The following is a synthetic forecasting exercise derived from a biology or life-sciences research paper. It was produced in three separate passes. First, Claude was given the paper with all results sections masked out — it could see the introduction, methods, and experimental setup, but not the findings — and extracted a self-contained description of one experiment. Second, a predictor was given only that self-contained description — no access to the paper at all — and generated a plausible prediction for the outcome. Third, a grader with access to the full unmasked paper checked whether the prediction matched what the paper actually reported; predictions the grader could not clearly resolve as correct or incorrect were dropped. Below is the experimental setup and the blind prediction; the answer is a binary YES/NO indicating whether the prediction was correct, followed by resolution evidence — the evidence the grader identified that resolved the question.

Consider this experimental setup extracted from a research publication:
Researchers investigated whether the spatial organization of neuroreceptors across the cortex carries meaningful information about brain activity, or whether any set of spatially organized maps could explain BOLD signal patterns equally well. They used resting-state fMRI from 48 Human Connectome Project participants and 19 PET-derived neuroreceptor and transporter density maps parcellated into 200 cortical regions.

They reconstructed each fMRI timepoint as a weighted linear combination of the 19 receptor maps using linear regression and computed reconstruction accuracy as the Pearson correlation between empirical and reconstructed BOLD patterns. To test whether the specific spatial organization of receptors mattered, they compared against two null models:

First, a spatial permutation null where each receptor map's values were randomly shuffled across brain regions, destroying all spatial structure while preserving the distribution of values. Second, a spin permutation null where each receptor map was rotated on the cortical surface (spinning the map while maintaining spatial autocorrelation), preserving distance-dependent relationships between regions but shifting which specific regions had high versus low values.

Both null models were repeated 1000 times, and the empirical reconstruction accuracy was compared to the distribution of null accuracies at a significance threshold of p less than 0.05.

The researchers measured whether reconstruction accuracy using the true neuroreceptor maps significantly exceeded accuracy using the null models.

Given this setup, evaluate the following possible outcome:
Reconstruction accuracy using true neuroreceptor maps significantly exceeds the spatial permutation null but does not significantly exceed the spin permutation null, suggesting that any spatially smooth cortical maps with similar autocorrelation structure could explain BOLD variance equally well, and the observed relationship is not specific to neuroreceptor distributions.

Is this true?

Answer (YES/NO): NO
****
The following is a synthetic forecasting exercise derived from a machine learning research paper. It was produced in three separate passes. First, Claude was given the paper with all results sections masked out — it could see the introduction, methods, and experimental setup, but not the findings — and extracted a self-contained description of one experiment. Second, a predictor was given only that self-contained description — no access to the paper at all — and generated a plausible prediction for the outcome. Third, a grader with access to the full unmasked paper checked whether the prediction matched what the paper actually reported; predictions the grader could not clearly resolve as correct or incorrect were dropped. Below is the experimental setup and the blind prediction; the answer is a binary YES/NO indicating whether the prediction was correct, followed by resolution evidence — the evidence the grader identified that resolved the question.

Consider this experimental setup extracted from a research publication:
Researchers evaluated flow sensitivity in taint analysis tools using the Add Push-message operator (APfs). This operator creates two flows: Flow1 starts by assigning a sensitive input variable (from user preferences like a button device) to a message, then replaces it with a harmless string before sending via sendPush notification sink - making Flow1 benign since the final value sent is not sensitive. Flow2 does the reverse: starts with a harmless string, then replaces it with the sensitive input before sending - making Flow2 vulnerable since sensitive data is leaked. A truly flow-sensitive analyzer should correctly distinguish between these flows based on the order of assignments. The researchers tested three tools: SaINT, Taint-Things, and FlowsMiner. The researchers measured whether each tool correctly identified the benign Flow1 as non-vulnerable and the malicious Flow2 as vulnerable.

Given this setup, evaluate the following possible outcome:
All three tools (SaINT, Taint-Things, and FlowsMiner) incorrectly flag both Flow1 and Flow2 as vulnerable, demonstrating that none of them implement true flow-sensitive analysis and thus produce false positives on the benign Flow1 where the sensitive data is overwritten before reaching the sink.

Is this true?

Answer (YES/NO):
****
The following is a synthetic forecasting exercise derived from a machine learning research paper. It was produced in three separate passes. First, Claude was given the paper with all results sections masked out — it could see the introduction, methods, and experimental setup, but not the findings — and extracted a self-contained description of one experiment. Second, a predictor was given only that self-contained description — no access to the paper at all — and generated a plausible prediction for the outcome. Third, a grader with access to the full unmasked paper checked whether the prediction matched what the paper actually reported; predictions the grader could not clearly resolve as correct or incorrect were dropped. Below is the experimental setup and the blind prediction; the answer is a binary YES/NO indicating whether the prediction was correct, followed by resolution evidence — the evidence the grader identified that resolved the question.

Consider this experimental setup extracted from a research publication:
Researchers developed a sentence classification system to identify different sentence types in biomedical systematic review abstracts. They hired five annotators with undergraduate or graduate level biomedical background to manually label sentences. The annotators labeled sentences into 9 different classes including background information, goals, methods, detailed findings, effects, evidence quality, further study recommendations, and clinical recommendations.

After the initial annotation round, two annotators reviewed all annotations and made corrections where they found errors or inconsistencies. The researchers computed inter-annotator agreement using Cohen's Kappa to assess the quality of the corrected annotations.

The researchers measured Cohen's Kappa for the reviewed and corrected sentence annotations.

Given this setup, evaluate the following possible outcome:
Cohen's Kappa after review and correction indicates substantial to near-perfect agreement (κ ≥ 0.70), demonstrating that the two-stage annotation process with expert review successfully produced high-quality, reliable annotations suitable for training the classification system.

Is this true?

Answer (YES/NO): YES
****
▶ **Exercise details**
For each line of the listing that holds the word "corrected", show that line.

▶ **Your response**
After the initial annotation round, two annotators reviewed all annotations and made corrections where they found errors or inconsistencies. The researchers computed inter-annotator agreement using Cohen's Kappa to assess the quality of the corrected annotations.
The researchers measured Cohen's Kappa for the reviewed and corrected sentence annotations.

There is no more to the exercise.